And this third point is the death wish to my writing, friends. This is the place in which I want to crawl into bed and cover myself head to toe with our heavy winter duvet. I am still working on not being ashamed of my own voice, on owning the calling of God on my life. I have often believed the lie that I am inferior, that I don't have anything important to add, that something about me is not adequate to the task, and that speaking out with freedom and grace and truth is not something I'm allowed to do. That is, since I've always been such a good girl.
Truth be told, even writing that last paragraph was torture.
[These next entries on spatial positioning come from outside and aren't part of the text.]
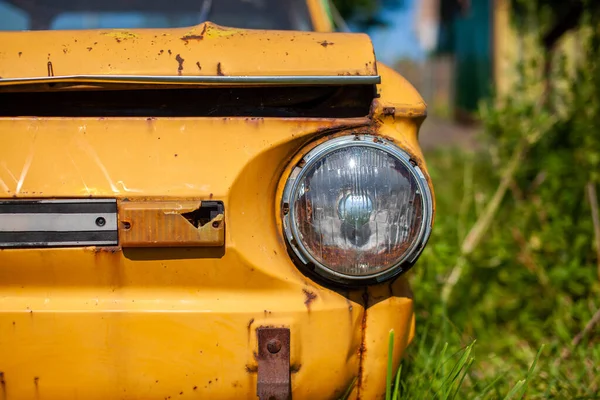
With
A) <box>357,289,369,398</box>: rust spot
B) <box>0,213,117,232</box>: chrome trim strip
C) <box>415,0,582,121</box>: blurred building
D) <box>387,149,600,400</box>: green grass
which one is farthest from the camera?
<box>415,0,582,121</box>: blurred building

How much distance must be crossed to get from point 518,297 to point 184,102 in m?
2.13

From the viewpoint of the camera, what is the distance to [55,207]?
49.2 inches

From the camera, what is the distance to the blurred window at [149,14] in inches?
85.7

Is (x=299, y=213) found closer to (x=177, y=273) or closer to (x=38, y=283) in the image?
(x=177, y=273)

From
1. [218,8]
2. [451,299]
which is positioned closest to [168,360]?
[218,8]

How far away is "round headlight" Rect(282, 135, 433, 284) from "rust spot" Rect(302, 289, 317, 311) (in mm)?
49

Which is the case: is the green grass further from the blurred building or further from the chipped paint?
the blurred building

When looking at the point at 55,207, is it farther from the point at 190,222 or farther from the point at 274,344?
the point at 274,344

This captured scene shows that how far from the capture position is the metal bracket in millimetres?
1267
But we must face our demons first before we can overcome them with God's help.
A few hours ago I completed my first phone interview for our book Reclaiming Eve. I explained that we as coauthors were compelled to write the book. That we as women have to take a second look at who God created every woman to be—and that when we do it shatters the lies told through the centuries that women are easily deceived, dangerous and of inferior intellect. It is a book about telling the truth that women are image bearers of God; that they are the strong power created to partner with their brothers; that they are God's representatives appointed to do his good work. This is our truth, I said. We need to start living it.
And the interviewer said, "Don't you think this is going to get some flack?" And I said, "Yes, I expect so."
Who am I to play the prophet, offering a prophetic word, calling each of us to reexamine God's truth? Who am I to give a voice to the voiceless? Who gives me the right to write and to speak out with authority?
Only my Creator. When he reveals truth, and starts the fire in our bones, something primal happens. That plan he had for image-bearers revealing and representing him, it begins to make our skin itchy. We realize there is something sacred and true that needs to be said; we understand that we are being asked to say it, and loudly; we join the ranks of Isaiah and Huldah and Amos and John the Baptist and Phillip's daughters and we realize silence is not even an option anymore.
The truth burns like fire in our bones.
Who am I to be a truth-revealer in the kingdom of God? Who are you? The better question might be: Who are you not to be a prophet? How could you do anything but write loudly when God's justice and love are at stake? How long will you believe the lies about your nature before claiming the truth that God calls you Beloved, and that he can be trusted to teach you how to use your voice?
Let's kick our demons to the curb and start fresh today with a new perspective: God created me. I am his representative. I can be trusted with the message he wants me to share, and with his help, I can speak and write with his authority—all for the Kingdom's sake. Are you in?
What keeps you from offering a prophetic word in the Kingdom of God? Share your writing demons and what keeps you pushing forward to use your voice anyway.